WORK TO COMPLETE: Only these lines of the data below are wanted: the one with "Презентация на тему", the one with "Parthiban Kanavu - Part", and any lines between them, each repeated exactly.

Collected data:
# # #
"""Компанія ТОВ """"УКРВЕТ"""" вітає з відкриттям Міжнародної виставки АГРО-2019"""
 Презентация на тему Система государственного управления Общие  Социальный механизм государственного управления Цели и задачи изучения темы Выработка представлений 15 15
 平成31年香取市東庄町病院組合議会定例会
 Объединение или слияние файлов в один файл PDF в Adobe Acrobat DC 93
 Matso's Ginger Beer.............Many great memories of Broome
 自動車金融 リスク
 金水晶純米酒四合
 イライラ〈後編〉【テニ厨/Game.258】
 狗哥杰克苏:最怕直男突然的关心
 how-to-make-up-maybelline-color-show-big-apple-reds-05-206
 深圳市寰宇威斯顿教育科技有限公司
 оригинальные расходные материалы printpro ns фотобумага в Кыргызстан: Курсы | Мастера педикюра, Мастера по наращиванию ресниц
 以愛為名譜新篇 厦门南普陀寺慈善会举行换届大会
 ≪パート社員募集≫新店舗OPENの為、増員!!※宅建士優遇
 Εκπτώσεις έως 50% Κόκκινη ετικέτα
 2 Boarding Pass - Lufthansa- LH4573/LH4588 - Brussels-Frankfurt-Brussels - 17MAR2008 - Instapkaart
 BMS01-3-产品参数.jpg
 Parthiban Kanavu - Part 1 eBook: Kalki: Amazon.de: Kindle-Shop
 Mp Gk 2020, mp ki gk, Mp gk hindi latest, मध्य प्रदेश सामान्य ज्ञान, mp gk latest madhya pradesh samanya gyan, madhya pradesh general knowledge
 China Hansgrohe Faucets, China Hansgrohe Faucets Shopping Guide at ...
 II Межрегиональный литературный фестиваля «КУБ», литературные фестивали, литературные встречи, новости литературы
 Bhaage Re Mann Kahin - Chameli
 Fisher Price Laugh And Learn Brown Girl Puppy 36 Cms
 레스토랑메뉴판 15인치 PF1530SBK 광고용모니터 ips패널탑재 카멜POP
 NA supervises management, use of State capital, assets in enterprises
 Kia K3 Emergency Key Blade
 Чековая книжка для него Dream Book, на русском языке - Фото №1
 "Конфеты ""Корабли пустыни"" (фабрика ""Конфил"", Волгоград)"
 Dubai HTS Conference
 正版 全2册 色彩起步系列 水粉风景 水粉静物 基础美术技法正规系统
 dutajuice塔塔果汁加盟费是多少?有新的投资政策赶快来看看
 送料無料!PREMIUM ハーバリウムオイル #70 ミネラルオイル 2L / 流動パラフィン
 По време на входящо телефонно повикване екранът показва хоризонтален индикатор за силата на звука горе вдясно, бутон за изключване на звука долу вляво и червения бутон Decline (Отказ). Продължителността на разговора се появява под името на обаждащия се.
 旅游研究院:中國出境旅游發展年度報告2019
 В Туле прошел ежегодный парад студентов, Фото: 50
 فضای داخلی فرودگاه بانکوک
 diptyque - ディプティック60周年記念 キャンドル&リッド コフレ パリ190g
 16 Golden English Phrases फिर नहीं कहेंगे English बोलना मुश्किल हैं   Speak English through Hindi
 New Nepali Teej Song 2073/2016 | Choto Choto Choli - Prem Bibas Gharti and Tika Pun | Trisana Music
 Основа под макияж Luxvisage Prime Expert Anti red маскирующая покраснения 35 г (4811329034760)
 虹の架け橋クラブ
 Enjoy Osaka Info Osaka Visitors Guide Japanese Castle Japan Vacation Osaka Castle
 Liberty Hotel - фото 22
# # #
RESULT FOR THIS EXERCISE:
 Презентация на тему Система государственного управления Общие  Социальный механизм государственного управления Цели и задачи изучения темы Выработка представлений 15 15
 平成31年香取市東庄町病院組合議会定例会
 Объединение или слияние файлов в один файл PDF в Adobe Acrobat DC 93
 Matso's Ginger Beer.............Many great memories of Broome
 自動車金融 リスク
 金水晶純米酒四合
 イライラ〈後編〉【テニ厨/Game.258】
 狗哥杰克苏:最怕直男突然的关心
 how-to-make-up-maybelline-color-show-big-apple-reds-05-206
 深圳市寰宇威斯顿教育科技有限公司
 оригинальные расходные материалы printpro ns фотобумага в Кыргызстан: Курсы | Мастера педикюра, Мастера по наращиванию ресниц
 以愛為名譜新篇 厦门南普陀寺慈善会举行换届大会
 ≪パート社員募集≫新店舗OPENの為、増員!!※宅建士優遇
 Εκπτώσεις έως 50% Κόκκινη ετικέτα
 2 Boarding Pass - Lufthansa- LH4573/LH4588 - Brussels-Frankfurt-Brussels - 17MAR2008 - Instapkaart
 BMS01-3-产品参数.jpg
 Parthiban Kanavu - Part 1 eBook: Kalki: Amazon.de: Kindle-Shop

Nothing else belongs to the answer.